> [YOUR ASSIGNMENT]
Beginning with the line where "order: Carnivora" occurs, set down each line of the records through the final one, exactly and without additions.

════

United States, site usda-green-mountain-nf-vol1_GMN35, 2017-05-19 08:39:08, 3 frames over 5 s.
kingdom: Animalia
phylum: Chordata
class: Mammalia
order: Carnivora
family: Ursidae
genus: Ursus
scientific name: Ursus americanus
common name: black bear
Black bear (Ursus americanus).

════

> [SOLUTION]
order: Carnivora
family: Ursidae
genus: Ursus
scientific name: Ursus americanus
common name: black bear
Black bear (Ursus americanus).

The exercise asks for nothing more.